* WRITTEN EXERCISE
Pick up the mailing-list reply about the divide-by-zero bug in lib/math/rational.c and continue it from the point where it stops.
-- Start GIVEN TEXT --
Re: A divide by zero bug in lib/math/rational.c (with triggering input)

From: Trent Piepho
Date: Fri May 21 2021 - 05:21:27 EST


On Fri, May 21, 2021 at 12:55 AM Yiyuan guo <yguoaz@xxxxxxxxx> wrote:
>
> Thanks for your timely response.
>
> I am not familiar with the theorem. But any input satisfying the
> condition below will
> trigger a divide by zero at the first loop iteration:
>
> (given_numerator / given_denominator > max_numerator) || (1 +
> given_numerator / given_denominator > max_denominator)

I think the error can only occur when the loop exits on the 1st
iteration, when d1 is still zero. In this case the prior convergent,
n1/d1 = 1/0, does not really exist as this is the 1st iteration. The
actual series of convergents generated will never have zero terms,
because we stop at zero, so there will never be zero from the prior
iteration as we would have stopped there.

I think the prior version of the code, which did not consider
semi-convergents, would have determined the 1st convergent, 314/1,
exceeded the bounds and would return the prior one, 1/0, without
generating an exception but also not a correct answer, since 1/0 isn't
really part of the series, it's just an initial value to make the math
that generates the series work (d2 = a * d1 + d0).

With semi-convergents, this can actually get the correct answer. The
best semi-convergent term is correctly found, (max_numerator - n0) /
n1 = 255. Using this would return 255/1, which is in this case the
best answer.

But the "is semi-convergent better than prior convergent" test does
not consider what I think is a special case of there being no prior
convergent. In this case it should always select the semi-convergent.

I think this handles it:

if ((n2 > max_numerator) || (d2 > max_denominator)) {
unsigned long t = (max_numerator - n0) / n1;
if (!d1 || (t = min(t, max_denominator - d0) / d1)) ||
2u * t > a || (2u * t == a && d0 * dp > d1 * d)) {
n1 = n0 + t * n1;
d1 = d0 + t * d1;
}
break;
}

Above !d1 is the special case. I don't like that, but I'm not seeing
a way to think about the problect that doesn't involve one.
-- End GIVEN TEXT --
-- Start DATA --
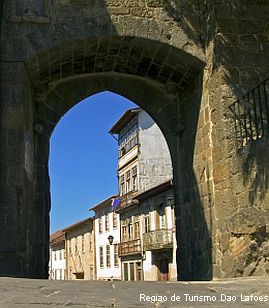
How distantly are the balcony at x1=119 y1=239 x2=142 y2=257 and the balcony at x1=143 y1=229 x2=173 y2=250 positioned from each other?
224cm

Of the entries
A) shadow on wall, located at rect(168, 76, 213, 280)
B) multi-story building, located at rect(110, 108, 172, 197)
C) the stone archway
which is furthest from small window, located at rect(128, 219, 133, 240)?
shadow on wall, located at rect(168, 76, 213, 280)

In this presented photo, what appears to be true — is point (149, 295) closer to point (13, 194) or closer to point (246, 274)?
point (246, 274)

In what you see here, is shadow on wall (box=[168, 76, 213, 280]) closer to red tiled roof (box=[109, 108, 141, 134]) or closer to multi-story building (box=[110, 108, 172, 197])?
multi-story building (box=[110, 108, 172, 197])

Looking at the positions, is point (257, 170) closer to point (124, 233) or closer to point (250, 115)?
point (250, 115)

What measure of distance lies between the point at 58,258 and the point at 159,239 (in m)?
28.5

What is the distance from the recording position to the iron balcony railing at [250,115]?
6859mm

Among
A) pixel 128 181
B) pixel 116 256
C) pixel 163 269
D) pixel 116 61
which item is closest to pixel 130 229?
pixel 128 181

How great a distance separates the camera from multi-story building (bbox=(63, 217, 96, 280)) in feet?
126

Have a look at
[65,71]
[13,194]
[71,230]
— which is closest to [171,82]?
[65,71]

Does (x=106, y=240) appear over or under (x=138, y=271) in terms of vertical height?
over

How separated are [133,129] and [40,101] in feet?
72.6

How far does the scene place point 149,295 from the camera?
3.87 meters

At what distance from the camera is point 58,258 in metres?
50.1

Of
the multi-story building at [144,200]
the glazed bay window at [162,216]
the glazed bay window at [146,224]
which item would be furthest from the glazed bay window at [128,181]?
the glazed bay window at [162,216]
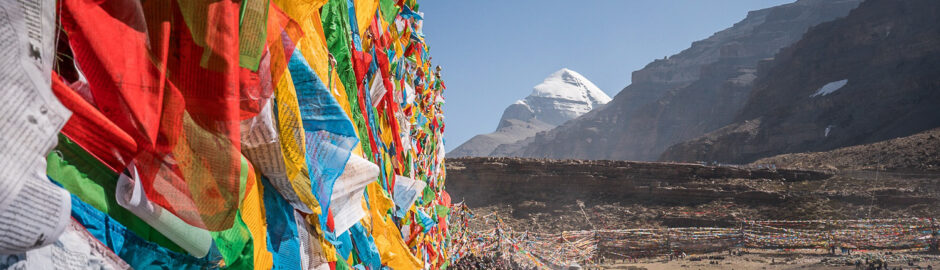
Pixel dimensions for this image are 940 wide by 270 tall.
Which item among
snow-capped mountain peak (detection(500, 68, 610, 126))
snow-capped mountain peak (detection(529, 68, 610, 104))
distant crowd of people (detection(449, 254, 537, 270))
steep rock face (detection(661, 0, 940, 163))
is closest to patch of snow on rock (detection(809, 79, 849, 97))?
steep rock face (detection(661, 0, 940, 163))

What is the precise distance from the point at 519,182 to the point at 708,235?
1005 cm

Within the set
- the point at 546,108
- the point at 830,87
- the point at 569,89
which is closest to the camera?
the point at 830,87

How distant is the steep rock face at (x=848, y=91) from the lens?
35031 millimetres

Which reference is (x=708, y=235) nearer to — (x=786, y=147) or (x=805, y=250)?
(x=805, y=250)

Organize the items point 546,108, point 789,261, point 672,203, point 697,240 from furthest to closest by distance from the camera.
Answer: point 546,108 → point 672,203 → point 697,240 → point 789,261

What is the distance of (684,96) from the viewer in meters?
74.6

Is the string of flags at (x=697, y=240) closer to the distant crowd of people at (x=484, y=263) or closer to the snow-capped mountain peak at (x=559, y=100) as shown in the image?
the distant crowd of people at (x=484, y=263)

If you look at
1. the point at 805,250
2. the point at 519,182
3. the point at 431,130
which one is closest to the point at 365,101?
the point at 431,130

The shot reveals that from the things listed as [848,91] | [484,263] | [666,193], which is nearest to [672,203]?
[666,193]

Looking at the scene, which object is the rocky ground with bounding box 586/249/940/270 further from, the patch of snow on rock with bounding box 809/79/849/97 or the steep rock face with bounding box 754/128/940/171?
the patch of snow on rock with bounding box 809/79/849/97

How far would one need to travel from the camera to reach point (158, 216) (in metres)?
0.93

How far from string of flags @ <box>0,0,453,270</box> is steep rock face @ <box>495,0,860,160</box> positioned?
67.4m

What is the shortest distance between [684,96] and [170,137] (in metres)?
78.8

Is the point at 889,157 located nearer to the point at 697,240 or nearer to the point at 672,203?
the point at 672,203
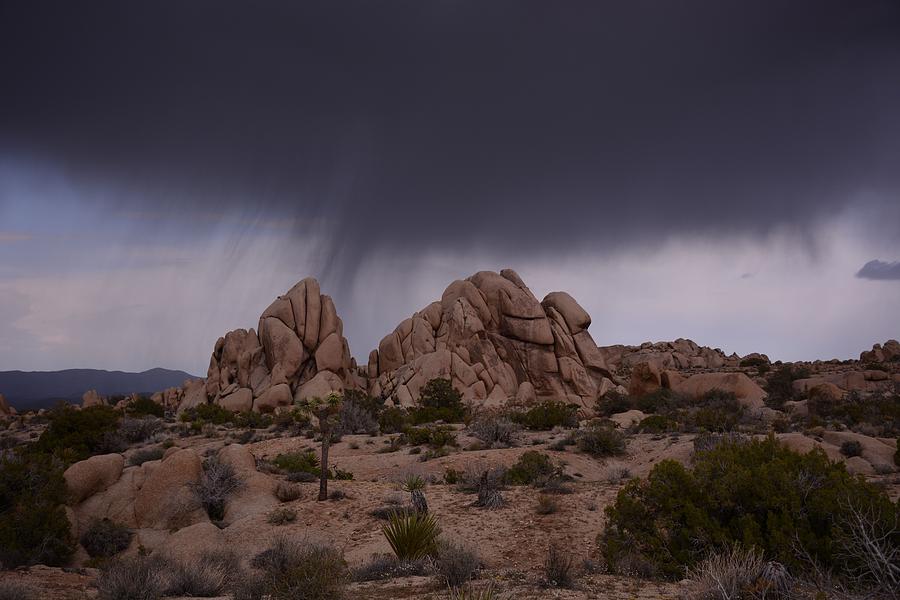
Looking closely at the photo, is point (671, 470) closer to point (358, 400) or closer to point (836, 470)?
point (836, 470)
-- End DATA --
* EXERCISE ANSWER
> I think such a condition is rather complex and may not be enforced by
> all callers of this function.
>
> On Fri, May 21, 2021 at 3:42 PM Andy Shevchenko
> <andy.shevchenko@xxxxxxxxx> wrote:
> >
> >
> >
> > On Friday, May 21, 2021, Andy Shevchenko <andy.shevchenko@xxxxxxxxx> wrote:
> >>
> >>
> >>
> >> On Friday, May 21, 2021, Yiyuan guo <yguoaz@xxxxxxxxx> wrote:
> >>>
> >>> In the file lib/math/rational.c, the function
> >>> rational_best_approximation has the following
> >>> code:
> >>>
> >>> void rational_best_approximation(
> >>> unsigned long given_numerator, unsigned long given_denominator,
> >>> unsigned long max_numerator, unsigned long max_denominator,
> >>> unsigned long *best_numerator, unsigned long *best_denominator) {
> >>> ...
> >>> if ((n2 > max_numerator) || (d2 > max_denominator)) {
> >>> unsigned long t = min((max_numerator - n0) / n1,
> >>> (max_denominator - d0) / d1);
> >>> ...
> >>> }
> >>>
> >>> d1 may be equal to zero when performing the division, leading to a
> >>> divide by zero problem.
> >>>
> >>> One input to trigger the divide by zero bug is:
> >>> rational_best_approximation(31415, 100, (1 << 8) - 1, (1 << 5) - 1, &n, &d)
> >>
> >>
> >>
> >> Have you read a theorem about this? TL;DR; as far as I can see the input data is not suitable for this function.
> >>
> >
> >
> > I think we may add the proper check and saturate the output which in your case should be (255,1).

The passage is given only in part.